### Description of the task
Could you rewrite the material below with every "photograph" changed to "snapshot", leaving everything else untouched and the pictures out?

- - - - -

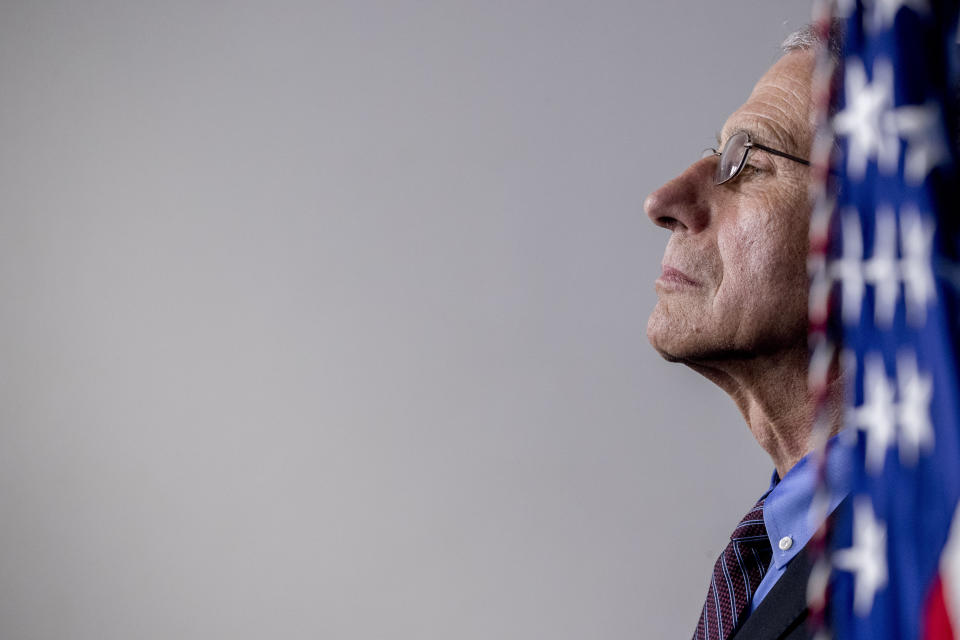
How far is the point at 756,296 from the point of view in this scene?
86cm

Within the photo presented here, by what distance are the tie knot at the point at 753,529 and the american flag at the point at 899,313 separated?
2.16 ft

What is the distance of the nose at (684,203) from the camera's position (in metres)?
0.92

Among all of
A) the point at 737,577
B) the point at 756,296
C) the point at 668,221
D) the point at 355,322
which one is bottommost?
the point at 737,577

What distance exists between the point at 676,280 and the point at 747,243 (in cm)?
9

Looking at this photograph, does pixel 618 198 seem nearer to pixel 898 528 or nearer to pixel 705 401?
pixel 705 401

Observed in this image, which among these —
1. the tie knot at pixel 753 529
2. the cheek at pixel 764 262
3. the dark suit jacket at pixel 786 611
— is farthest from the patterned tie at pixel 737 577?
the cheek at pixel 764 262

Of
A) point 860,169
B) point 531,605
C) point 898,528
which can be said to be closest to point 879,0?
point 860,169

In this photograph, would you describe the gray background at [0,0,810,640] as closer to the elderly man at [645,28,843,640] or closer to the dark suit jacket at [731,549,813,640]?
the elderly man at [645,28,843,640]

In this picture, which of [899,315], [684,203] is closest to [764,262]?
[684,203]

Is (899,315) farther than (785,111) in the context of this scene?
No

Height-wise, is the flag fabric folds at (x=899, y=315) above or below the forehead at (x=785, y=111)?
below

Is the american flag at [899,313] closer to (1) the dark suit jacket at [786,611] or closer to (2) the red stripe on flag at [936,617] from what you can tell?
(2) the red stripe on flag at [936,617]

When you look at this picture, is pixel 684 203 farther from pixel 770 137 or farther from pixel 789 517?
pixel 789 517

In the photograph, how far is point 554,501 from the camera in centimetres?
162
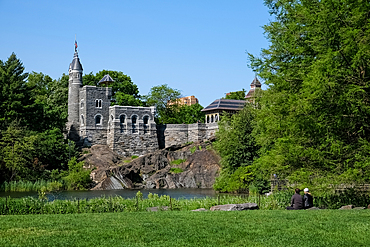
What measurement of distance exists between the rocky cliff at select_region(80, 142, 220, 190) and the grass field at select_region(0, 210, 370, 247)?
105ft

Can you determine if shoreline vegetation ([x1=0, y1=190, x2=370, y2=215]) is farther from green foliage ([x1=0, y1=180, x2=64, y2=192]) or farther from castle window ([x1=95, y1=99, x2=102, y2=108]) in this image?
castle window ([x1=95, y1=99, x2=102, y2=108])

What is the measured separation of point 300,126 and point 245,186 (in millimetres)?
17084

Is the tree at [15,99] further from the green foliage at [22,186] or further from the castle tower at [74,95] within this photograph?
the green foliage at [22,186]

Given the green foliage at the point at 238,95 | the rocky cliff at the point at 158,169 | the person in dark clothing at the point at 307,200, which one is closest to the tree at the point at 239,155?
the rocky cliff at the point at 158,169

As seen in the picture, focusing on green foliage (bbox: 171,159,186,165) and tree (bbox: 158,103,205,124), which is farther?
tree (bbox: 158,103,205,124)

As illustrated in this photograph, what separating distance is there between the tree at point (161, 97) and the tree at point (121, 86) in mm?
2159

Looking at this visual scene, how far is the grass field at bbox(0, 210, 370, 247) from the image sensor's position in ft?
30.7

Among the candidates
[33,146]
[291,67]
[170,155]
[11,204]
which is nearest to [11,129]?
[33,146]

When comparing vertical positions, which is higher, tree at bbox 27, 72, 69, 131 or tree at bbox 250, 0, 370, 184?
tree at bbox 27, 72, 69, 131

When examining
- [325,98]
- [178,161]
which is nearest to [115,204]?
[325,98]

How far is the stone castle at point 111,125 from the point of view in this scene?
53312mm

- - - - -

### Completed task
How far is the point at 756,296 from the point of view in this scene?
86cm

Within the photo presented here, by what distance are the tie knot at the point at 753,529 and the american flag at the point at 899,313 separated?
2.16 ft

What is the distance of the nose at (684,203) from the camera's position (in metres)?
0.92

Among all of
A) the point at 737,577
B) the point at 756,296
C) the point at 668,221
D) the point at 355,322
which one is bottommost?
the point at 737,577

What distance exists between the point at 676,280 and the point at 747,243 (in cm)?
9

Looking at this snapshot, does pixel 618 198 seem nearer to pixel 898 528 or nearer to pixel 705 401?
pixel 705 401

Observed in this image, which among these —
1. the tie knot at pixel 753 529
2. the cheek at pixel 764 262
3. the dark suit jacket at pixel 786 611
— is farthest from the patterned tie at pixel 737 577?
the cheek at pixel 764 262

Of
A) point 860,169
B) point 531,605
C) point 898,528
which can be said to be closest to point 879,0?
point 860,169

In this snapshot, would you describe the gray background at [0,0,810,640] as closer to the elderly man at [645,28,843,640] or closer to the dark suit jacket at [731,549,813,640]?
the elderly man at [645,28,843,640]

In this picture, which of [899,315], [684,203] is closest to [764,262]?
[684,203]

Is (899,315) farther than (785,111) in the context of this scene?
No

Height-wise, is the flag fabric folds at (x=899, y=315) above or below the forehead at (x=785, y=111)?
below

Is the american flag at [899,313] closer to (1) the dark suit jacket at [786,611] or closer to (2) the red stripe on flag at [936,617] from what you can tell?
(2) the red stripe on flag at [936,617]

When you look at this picture, is pixel 684 203 farther from pixel 770 137 or farther from pixel 789 517?
pixel 789 517

In the snapshot, how far is point 554,501 from the camera in centimetres?
162
What measurement of distance exists between the rocky cliff at select_region(80, 142, 220, 190) and the grass field at select_region(0, 210, 370, 247)?
105ft

Can you determine if shoreline vegetation ([x1=0, y1=190, x2=370, y2=215]) is farther from green foliage ([x1=0, y1=180, x2=64, y2=192]) or farther from castle window ([x1=95, y1=99, x2=102, y2=108]) in this image?
castle window ([x1=95, y1=99, x2=102, y2=108])

What is the measured separation of point 300,126 and point 245,186 (in millimetres)?
17084

Is the tree at [15,99] further from the green foliage at [22,186] or further from the castle tower at [74,95] within this snapshot?
the green foliage at [22,186]

Given the green foliage at the point at 238,95 | the rocky cliff at the point at 158,169 | the person in dark clothing at the point at 307,200, which one is closest to the tree at the point at 239,155?
the rocky cliff at the point at 158,169

As seen in the picture, focusing on green foliage (bbox: 171,159,186,165) and tree (bbox: 158,103,205,124), which is farther?
tree (bbox: 158,103,205,124)

As illustrated in this snapshot, what separating distance is there between the tree at point (161, 97) and the tree at point (121, 86) in mm?
2159

Looking at this visual scene, how far is the grass field at bbox(0, 210, 370, 247) from the image sensor's position in ft?
30.7

Among the candidates
[33,146]
[291,67]
[170,155]
[11,204]
which is nearest to [11,129]?
[33,146]

When comparing vertical positions, which is higher, tree at bbox 27, 72, 69, 131 or tree at bbox 250, 0, 370, 184?
tree at bbox 27, 72, 69, 131

When examining
- [325,98]
- [178,161]
which is nearest to [115,204]?
[325,98]

How far is the stone castle at point 111,125 from the point of view in this scene?
53312mm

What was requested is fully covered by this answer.